Karikatürist Musa Kart, cezaevi çıkışında açıklama yaptı. Kart konuşmasında, 'Mizah duygusunu kaybetmiş ülkelerde yaşamak zordur ama her şeyin mizah olduğu ülkelerde yaşamak daha da zordur. Ne yazık ki her şeyin mizah olduğu dönemden geçiyoruz. Dava dosyamıza da bakıldığında bu görülecektir. Çağdaş hukuk devletlerinde insanlar önce yargılanır, sonra cezalandırılır. Bizde tam tersi oldu. 9 ay Silivri'de tutuklu kaldıktan sonra hakim karşısına çıkabildik. Yani peşinen cezalandırıldık. Bakın bizim için 30-40 yıl ceza isteminde bulunan savcı FETÖ terör örgütüne üye olma suçlamasıyla yargılanıyor. Hakkında müebbet hapis cezası isteniyor. FETÖ ile irtibatlandırıldık. Çünkü tatil rezervasyonu için bir seyahat şirketini aramıştık. Aynı dosyadan yargılanan ve 5 yıldan fazla ceza istenen arkadaşlarımıza Yargıtay'a gitme hakkı verilmişken bizler yani 5 yıldan az ceza verilenler bu haktan mahrum bırakılmış ve ikinci kez cezaevine yollanmıştık. Üstelik Anayasa Mahkemesi Başkanı 'Hak ihlaline' işaret etmişken, Adalet Bakanı televizyonda 'Bir gün bile içerde kalmamaları gerekir' demişken, doğrusu bu kadar komiklik bir karikatüristin hayal gücünü aşıyor' dedi.

'YARGITAYIN VERDİĞİ BİR KARARLA YANLIŞTAN DÖNÜLDÜ'

Yargıtay'ın verdiği kararla yanlıştan dönüldüğünü belirten Musa Kart, 'Yaklaşık 4.5 ay önce Kandıra Cezaevi'ne girerken şöyle demiştik: Bu dava yani Cumhuriyet davası halkın vicdanında görülmeye devam edilecek.

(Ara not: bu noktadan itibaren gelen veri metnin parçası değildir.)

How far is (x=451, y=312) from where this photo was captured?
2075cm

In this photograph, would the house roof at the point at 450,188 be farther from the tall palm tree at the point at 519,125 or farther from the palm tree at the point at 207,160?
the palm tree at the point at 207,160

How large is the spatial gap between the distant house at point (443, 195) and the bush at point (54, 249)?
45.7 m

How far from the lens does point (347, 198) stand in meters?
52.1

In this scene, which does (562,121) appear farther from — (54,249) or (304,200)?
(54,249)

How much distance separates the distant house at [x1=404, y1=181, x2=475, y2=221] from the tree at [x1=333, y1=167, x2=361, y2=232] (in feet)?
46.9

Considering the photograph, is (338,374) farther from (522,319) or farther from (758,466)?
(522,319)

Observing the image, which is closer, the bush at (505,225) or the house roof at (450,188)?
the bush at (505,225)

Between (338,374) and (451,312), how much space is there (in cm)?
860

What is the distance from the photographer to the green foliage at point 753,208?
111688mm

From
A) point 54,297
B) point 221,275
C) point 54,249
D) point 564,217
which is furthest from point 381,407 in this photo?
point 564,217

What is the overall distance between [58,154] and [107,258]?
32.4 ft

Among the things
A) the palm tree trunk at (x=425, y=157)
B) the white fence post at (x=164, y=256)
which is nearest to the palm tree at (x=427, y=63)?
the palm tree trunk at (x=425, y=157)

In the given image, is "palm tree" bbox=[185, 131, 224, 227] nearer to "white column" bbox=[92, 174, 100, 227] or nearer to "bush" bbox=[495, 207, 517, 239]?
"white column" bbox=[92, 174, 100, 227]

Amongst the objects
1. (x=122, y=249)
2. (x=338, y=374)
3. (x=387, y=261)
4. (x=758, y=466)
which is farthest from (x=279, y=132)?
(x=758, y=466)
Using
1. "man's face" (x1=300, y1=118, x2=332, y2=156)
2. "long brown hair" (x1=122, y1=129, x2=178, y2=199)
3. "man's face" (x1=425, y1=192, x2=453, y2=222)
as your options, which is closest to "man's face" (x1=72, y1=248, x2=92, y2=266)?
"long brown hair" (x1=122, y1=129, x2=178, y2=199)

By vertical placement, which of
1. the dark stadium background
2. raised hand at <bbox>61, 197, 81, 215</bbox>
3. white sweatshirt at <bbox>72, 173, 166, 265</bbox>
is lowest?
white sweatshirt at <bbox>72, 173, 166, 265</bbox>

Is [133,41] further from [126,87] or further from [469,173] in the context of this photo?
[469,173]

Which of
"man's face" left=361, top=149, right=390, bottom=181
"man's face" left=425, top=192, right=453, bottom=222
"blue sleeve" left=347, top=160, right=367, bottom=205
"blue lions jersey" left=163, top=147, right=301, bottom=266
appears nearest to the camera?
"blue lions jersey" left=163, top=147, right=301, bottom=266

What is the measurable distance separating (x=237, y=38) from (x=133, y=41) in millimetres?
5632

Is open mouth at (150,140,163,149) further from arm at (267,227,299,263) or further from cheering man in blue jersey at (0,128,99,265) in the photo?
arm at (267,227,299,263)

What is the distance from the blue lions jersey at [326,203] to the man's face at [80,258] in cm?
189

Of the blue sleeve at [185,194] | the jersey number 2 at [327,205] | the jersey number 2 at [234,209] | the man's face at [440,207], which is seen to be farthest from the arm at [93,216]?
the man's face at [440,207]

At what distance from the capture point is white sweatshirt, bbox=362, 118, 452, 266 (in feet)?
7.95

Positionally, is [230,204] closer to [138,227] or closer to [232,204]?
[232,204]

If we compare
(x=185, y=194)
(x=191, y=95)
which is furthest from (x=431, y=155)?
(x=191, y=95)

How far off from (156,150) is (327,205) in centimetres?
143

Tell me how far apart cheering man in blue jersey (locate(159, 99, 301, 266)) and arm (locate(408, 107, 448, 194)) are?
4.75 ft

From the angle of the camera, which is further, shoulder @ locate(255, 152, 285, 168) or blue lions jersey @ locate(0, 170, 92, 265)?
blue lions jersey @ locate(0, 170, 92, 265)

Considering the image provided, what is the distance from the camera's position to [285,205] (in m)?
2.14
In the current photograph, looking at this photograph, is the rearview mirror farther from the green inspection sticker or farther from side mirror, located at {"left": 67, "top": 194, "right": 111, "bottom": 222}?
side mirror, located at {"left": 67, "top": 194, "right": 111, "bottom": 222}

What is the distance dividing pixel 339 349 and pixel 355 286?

Nitekim öyle de oldu. Yargıtay'ın verdiği bir kararla yanlıştan dönüldü. Şimdi ömrümüzden çalınan aylar, yıllar üzerinden mağduriyet edebiyatı yapacak değiliz. Ama çağdaş bir hukuk devleti talebimizden vazgeçmiş değiliz ve bu konuda ısrarlıyız. Şu an özgürüz ama arkamızda Emre İper ile birlikte pek çok mağduriyet hikayesi bıraktık. Acilen adalet bekleyen insanlar bıraktık. Gazetecilerin korku iklimi yaratmak için cezaevine atıldıklarını artık herkes biliyor. Bunun doğru bir yol olmadığı artık anlaşılsın istiyoruz. Ayrıca bilinsin ve görülsün ki cezaevleri ne duruşumuzu bozuyor ne de gülüşümüzü' diye konuştu.

Ardından cezaevinden çıkan Cumhuriyet Gazetesi yazarları ve yakınları Kandıra yolu üzerinde bir restoranda yemek yedi.